Bloc de texte:
━━━━━━━━━━━━━━━━━━━━

Le sujet des mères célibataires a été évoqué, ce jeudi, à l'Assemblée populaire nationale (APN) à travers la question d'un député adressée à la ministre de la Solidarité nationale, de la Famille et de la Condition de la femme, Mounia Meslem.

Le débat a porté sur «la hausse du nombre des enfants nés hors mariage ces dernières années», estimé à près de 7.000 en Algérie, contre 30.000 au Maroc et entre 1.200 à 1.600 en Tunisie. Ce à quoi la ministre a donné quelques chiffres loin d'être exhaustifs, précisant surtout que ce phénomène était «la responsabilité de tous, élite, familles et société civile».

Sujet tabou par excellence dans une société à fort ancrage traditionnel et religieux, les mères célibataires ont de tout temps été jugées à l'aune du sacré et du profane. Pourtant, les statistiques publiées, officielles ou données par des organismes indépendants, sont loin de refléter la précarité sociale de ces femmes partagées entre l'amour maternel instinctif et la peur du scandale. A titre illustratif, la ministre indiquera que «363 mères biologiques ont décidé de ne pas abandonner leurs enfants en 2016» alors que 1.237 enfants ont été enregistrés dans les 41 centres d'accueil que compte le pays jusqu'à novembre 2016. Des missions de son département, elle citera l'aide psychologique, sociale et éducative dans le cadre de la politique de l'action sociale et de la solidarité nationale, comme prévu par la Constitution et le suivi du «dossier de près pour assurer aide et assistance sociale à ces mères célibataires et tenter de les réintégrer dans la société».

━━━━━━━━━━━━━━━━━━━━

(Entrées de données recueillies)

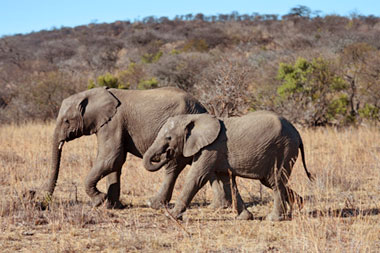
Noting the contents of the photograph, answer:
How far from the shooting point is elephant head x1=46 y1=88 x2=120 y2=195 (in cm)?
751

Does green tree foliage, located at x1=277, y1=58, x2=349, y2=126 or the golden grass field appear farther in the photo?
green tree foliage, located at x1=277, y1=58, x2=349, y2=126

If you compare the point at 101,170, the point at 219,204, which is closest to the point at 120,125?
the point at 101,170

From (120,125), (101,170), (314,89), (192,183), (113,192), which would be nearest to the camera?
(192,183)

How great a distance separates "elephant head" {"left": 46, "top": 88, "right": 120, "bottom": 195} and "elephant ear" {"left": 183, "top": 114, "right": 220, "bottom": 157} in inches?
58.1

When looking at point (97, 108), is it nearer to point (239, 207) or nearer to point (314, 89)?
point (239, 207)

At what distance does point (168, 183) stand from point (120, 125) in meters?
1.10

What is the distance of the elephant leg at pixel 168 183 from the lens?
7.32 m

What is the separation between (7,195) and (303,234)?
4.95 m

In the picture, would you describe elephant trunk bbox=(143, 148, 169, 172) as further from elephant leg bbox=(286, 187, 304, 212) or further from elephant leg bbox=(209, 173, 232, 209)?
elephant leg bbox=(286, 187, 304, 212)

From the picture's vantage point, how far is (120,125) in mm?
7473

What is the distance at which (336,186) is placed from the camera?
8.76 meters

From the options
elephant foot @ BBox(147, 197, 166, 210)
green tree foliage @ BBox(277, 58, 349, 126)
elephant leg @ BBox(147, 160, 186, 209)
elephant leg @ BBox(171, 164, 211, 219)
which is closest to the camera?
elephant leg @ BBox(171, 164, 211, 219)

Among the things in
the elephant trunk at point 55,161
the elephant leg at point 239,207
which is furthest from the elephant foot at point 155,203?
the elephant trunk at point 55,161

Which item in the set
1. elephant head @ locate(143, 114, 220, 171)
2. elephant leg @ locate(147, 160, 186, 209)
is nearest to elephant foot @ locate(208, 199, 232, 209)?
elephant leg @ locate(147, 160, 186, 209)
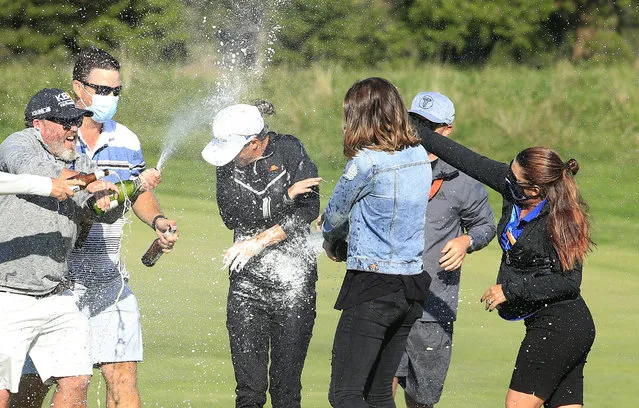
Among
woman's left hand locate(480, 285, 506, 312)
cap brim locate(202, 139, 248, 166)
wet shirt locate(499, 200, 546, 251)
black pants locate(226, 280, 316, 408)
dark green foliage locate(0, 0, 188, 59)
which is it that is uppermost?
dark green foliage locate(0, 0, 188, 59)

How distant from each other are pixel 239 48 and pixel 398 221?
3641cm

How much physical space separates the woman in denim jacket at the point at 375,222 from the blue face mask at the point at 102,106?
159 cm

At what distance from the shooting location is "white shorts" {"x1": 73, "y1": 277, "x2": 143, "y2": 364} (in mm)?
6484

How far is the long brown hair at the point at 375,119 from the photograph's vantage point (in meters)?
5.42

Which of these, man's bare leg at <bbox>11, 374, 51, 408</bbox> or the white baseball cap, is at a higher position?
the white baseball cap

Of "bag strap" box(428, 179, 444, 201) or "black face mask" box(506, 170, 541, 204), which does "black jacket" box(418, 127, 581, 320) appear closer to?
"black face mask" box(506, 170, 541, 204)

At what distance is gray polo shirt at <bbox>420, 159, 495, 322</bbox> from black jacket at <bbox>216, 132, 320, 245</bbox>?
26.5 inches

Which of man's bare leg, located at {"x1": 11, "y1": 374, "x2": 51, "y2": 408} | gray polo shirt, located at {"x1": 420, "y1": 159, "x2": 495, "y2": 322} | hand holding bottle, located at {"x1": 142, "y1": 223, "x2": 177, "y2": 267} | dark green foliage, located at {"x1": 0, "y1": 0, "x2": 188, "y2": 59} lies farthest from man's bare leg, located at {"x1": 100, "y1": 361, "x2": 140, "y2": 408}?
dark green foliage, located at {"x1": 0, "y1": 0, "x2": 188, "y2": 59}

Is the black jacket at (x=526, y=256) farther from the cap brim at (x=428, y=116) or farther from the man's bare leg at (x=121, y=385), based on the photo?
the man's bare leg at (x=121, y=385)

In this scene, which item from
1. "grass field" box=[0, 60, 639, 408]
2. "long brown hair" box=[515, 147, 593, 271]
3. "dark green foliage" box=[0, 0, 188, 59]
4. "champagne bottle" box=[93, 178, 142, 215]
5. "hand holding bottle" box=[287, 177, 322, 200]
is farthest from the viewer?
"dark green foliage" box=[0, 0, 188, 59]

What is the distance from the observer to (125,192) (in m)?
6.22

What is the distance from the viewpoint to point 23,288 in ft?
18.9

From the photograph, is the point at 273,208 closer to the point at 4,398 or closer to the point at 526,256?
the point at 526,256

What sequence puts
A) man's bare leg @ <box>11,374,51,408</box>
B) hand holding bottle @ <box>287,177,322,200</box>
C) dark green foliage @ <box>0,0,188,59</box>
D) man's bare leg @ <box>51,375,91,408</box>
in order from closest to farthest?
1. man's bare leg @ <box>51,375,91,408</box>
2. man's bare leg @ <box>11,374,51,408</box>
3. hand holding bottle @ <box>287,177,322,200</box>
4. dark green foliage @ <box>0,0,188,59</box>
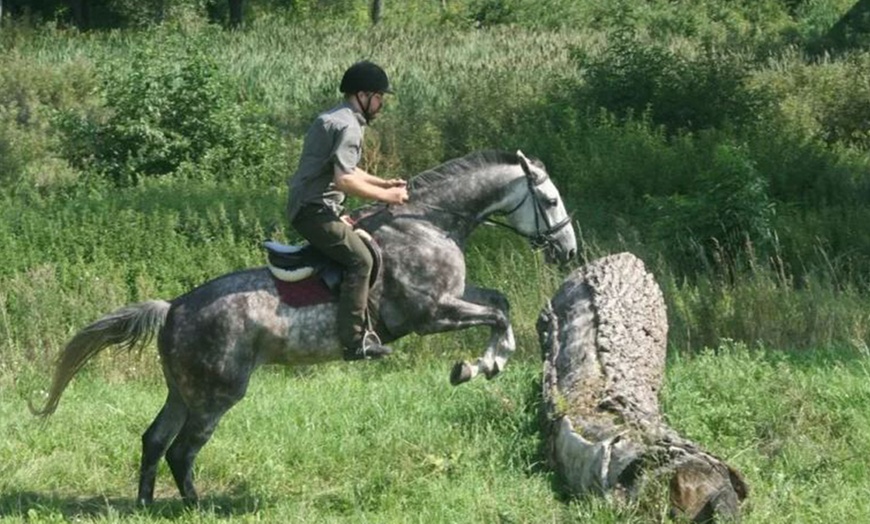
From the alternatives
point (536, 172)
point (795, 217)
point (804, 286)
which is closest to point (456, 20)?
point (795, 217)

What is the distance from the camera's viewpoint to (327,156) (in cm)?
1028

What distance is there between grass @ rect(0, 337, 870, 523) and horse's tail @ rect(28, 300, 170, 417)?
2.82ft

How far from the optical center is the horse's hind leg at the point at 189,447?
10594 mm

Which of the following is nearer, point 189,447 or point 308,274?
point 308,274

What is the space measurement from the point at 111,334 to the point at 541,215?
3350 mm

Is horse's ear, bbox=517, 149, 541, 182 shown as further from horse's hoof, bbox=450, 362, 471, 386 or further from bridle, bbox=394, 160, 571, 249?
horse's hoof, bbox=450, 362, 471, 386

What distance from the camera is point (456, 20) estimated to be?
47594 millimetres

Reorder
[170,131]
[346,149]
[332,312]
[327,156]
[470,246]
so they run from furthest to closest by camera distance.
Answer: [170,131]
[470,246]
[332,312]
[327,156]
[346,149]

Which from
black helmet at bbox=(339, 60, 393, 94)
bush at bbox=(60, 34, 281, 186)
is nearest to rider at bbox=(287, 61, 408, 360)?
black helmet at bbox=(339, 60, 393, 94)

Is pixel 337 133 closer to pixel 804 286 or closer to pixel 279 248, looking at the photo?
pixel 279 248

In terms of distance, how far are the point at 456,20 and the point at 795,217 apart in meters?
27.7

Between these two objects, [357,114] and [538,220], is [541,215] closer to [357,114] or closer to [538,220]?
[538,220]

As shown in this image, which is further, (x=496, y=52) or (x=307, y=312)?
(x=496, y=52)

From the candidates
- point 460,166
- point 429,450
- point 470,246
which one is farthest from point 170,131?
point 429,450
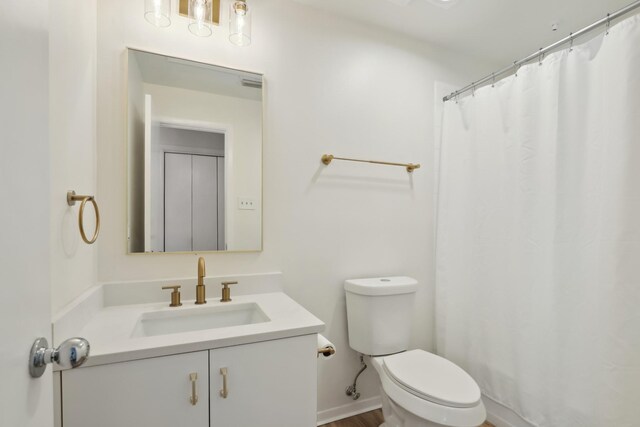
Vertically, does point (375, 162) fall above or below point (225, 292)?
above

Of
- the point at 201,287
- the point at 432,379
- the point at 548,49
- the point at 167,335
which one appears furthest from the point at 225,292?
the point at 548,49

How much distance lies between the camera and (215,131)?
4.98 ft

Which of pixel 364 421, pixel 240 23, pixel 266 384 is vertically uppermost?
pixel 240 23

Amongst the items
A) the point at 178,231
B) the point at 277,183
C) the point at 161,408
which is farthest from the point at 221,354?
the point at 277,183

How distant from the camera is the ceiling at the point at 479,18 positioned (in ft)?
5.46

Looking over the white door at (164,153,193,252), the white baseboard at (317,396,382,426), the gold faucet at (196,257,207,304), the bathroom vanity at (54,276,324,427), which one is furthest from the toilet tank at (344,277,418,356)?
the white door at (164,153,193,252)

━━━━━━━━━━━━━━━━━━━━

Consignes:
1. Citez tous les pays mentionnés dans le texte sur les mères célibataires.
2. Recopiez fidèlement le passage du texte sur les mères célibataires qui va de « Le sujet des » jusqu'à « femme, Mounia Meslem. » inclus.
Les items n'ont aucun lien avec le texte sur les mères célibataires.

Réponses:
1. Algérie, Maroc, Tunisie

2.
Le sujet des mères célibataires a été évoqué, ce jeudi, à l'Assemblée populaire nationale (APN) à travers la question d'un député adressée à la ministre de la Solidarité nationale, de la Famille et de la Condition de la femme, Mounia Meslem.